Jessi Gold, MD, MS, writes about the emotional challenges of healthcare during the COVID-19 pandemic. Through patient stories and her own reflections, she uncovers what happens when clinicians are asked to "feel."

How Do You Feel? One Doctor's Search for Humanity in Medicine

How Do You Feel? One Doctor's Search for Humanity in Medicine

BOOK REVIEW

How Do You Feel? One Doctor’s Search for Humanity in Medicine

By Jessi Gold, MD, MS; S&S/Simon Element, October 2024

288 pages • $21.7 (hardcover)

Reviewed by Parma J. Zahid, MD

Last month, psychiatrist and author Jessi Gold, MD, MS, released her first book How Do You Feel? One Doctor’s Search for Humanity in Medicine. The book, which takes place during the peak of the COVID-19 pandemic, is a 3 part mix of patient narratives, Gold’s personal experience, and research data that support the prior 2. Gold, who primarily works with health care professionals, dives into the stories of 4 patients who work at different levels of the health care system and explores how the pandemic affects their mental health. While doing so, Gold also turns the focus inward and lets us enter her inner world during the height of isolation. She reflects on the transition to telehealth, and the unbearable stress of caring for those taking care of others during one of the most difficult times in our recent history.

Over and over, the author asks “how do you feel?” to the patients and herself, realizing that perhaps she has been ignoring her own wellbeing while focusing too intensely on work. The book also explores medicine’s attitudes about emotions in general and their place in patient care. The book transitions seamlessly between patient stories and Gold’s story. The patient stories are written for a lay audience, explaining why a psychiatrist might ask certain questions or how a psychiatrist might draw a patient out. Gold’s story is woven into the book in 2 ways. First, the experience of a patient reminds Gold of something in her own history which she then reflects on. Interestingly, at other times the story is told with herself as the patient through sessions with her own therapist.

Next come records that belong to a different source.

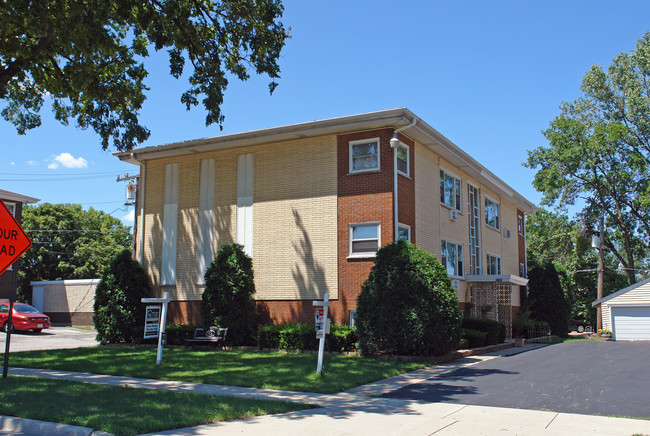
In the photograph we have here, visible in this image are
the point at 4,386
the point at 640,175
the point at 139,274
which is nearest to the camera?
the point at 4,386

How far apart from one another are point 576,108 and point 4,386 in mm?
48194

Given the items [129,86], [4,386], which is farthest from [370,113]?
[4,386]

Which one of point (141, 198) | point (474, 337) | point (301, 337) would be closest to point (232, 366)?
point (301, 337)

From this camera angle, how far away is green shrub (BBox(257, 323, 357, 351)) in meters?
17.7

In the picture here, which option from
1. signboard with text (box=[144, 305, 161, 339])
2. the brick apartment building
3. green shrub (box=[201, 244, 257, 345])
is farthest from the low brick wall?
signboard with text (box=[144, 305, 161, 339])

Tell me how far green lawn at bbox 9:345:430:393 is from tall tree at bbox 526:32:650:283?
34482 millimetres

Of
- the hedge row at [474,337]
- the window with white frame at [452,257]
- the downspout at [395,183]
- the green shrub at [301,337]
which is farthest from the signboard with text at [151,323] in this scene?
the window with white frame at [452,257]

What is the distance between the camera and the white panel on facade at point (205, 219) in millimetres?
22109

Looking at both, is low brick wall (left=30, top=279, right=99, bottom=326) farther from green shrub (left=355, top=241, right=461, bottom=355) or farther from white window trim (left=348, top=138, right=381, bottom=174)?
green shrub (left=355, top=241, right=461, bottom=355)

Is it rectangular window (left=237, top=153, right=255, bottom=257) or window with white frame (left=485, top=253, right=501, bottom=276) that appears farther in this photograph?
window with white frame (left=485, top=253, right=501, bottom=276)

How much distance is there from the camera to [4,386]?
10.5 meters

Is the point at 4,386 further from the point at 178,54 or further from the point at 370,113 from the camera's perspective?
the point at 370,113

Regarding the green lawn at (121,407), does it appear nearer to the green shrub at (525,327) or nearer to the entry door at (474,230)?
the entry door at (474,230)

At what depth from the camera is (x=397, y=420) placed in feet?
28.3
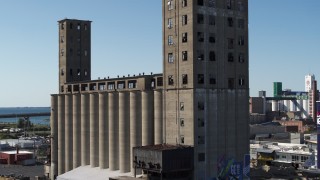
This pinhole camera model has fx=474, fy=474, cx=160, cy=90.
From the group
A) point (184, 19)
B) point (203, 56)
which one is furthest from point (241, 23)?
point (184, 19)

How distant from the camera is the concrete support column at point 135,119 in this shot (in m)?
95.9

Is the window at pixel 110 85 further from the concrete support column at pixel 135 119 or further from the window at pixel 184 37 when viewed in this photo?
the window at pixel 184 37

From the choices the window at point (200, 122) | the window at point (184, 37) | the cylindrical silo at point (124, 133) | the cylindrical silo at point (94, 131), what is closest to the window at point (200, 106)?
the window at point (200, 122)

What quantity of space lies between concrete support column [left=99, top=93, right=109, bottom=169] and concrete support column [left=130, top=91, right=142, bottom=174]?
34.7 ft

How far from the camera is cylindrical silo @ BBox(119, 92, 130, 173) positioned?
98688 mm

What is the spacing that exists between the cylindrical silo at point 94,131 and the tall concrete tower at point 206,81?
2422 centimetres

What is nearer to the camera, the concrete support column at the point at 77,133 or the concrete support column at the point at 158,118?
the concrete support column at the point at 158,118

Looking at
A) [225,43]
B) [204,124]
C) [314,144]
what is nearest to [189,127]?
[204,124]

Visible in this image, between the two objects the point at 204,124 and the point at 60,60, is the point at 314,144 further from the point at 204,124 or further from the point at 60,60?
the point at 60,60

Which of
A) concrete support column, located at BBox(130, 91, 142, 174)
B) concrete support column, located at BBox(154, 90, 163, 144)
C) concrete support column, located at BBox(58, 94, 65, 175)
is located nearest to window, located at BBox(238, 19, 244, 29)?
concrete support column, located at BBox(154, 90, 163, 144)

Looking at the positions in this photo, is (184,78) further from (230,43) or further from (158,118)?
(230,43)

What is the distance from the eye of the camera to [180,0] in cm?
9000

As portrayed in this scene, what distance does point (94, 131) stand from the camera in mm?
109875

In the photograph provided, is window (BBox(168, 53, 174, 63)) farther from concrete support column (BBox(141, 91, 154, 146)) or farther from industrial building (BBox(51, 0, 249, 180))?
concrete support column (BBox(141, 91, 154, 146))
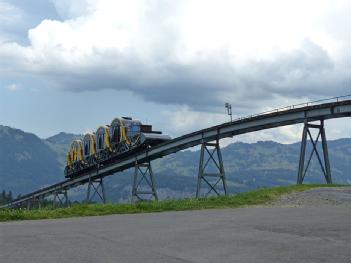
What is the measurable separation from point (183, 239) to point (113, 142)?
6197cm

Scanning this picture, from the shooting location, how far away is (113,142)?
73250 millimetres

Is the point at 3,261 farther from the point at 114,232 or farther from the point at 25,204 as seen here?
the point at 25,204

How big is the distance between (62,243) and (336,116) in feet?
119

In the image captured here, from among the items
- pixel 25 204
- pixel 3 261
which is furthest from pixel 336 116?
pixel 25 204

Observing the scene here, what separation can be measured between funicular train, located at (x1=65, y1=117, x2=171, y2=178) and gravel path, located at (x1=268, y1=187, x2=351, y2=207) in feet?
138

Throughout the book, Gold reflects on what it means to be a “product of medicine” and her experience of being hardened by being taught to stay away from emotions in medical training. She gives multiple examples of herself or other doctors in training being reprimanded for showing acts of kindness to patients. In one example, her patient shares a story of a nauseated and vomiting health care worker grabbing a banana bag and using it to rehydrate themselves while dragging an intravenous (IV) pole from room to room to see patients. Reading her experience brought out my own feelings of sadness and empathy for such a harsh training experience. During my time in medical school, humanism in medicine was central to my curriculum. I was taught that compassion and self-reflection (which leads to deeper compassion) were core to the art of medicine. Gold finished her medical training relatedly recently, so it was eye opening to read of the unsympathetic experiences she describes that were reminiscent of medical training stories of an earlier time. She also reflects on the stigma associated with seeking mental health treatment among health care workers and medicine’s attitude of pushing forward, no matter the cost.

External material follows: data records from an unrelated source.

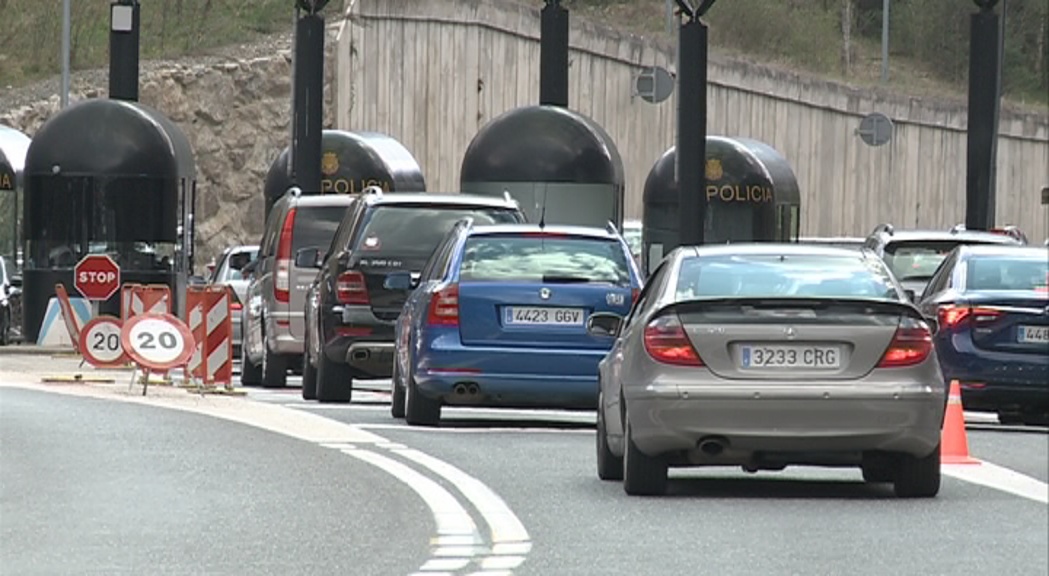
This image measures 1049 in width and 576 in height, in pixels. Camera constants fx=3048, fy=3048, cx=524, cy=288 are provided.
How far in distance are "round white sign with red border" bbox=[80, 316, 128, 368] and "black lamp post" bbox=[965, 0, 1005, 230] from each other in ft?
43.6

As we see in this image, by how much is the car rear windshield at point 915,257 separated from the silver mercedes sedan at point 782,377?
42.3ft

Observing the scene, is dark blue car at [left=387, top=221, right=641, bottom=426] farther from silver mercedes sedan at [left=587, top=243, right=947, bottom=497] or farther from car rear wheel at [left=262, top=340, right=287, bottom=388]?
car rear wheel at [left=262, top=340, right=287, bottom=388]

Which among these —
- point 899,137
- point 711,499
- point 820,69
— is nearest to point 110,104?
point 711,499

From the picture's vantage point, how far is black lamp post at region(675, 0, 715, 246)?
119 ft

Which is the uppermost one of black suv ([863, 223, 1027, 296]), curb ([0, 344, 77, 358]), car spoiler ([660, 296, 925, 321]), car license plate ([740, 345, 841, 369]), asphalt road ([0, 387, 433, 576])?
black suv ([863, 223, 1027, 296])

In the end, despite Gold’s toxic medical training, she finds humanism after all in the stories of her patients and strength in accessing her own emotions. As she invites her patients to seek the strength in their vulnerability, she does the same in her personal therapy work. The book asks us to pause and reflect on the medical training experiences that have shaped us. It urges us to feel with our patients, and most importantly, to not run from what comes up.

Dr Zahir is a psychiatrist based in New York City.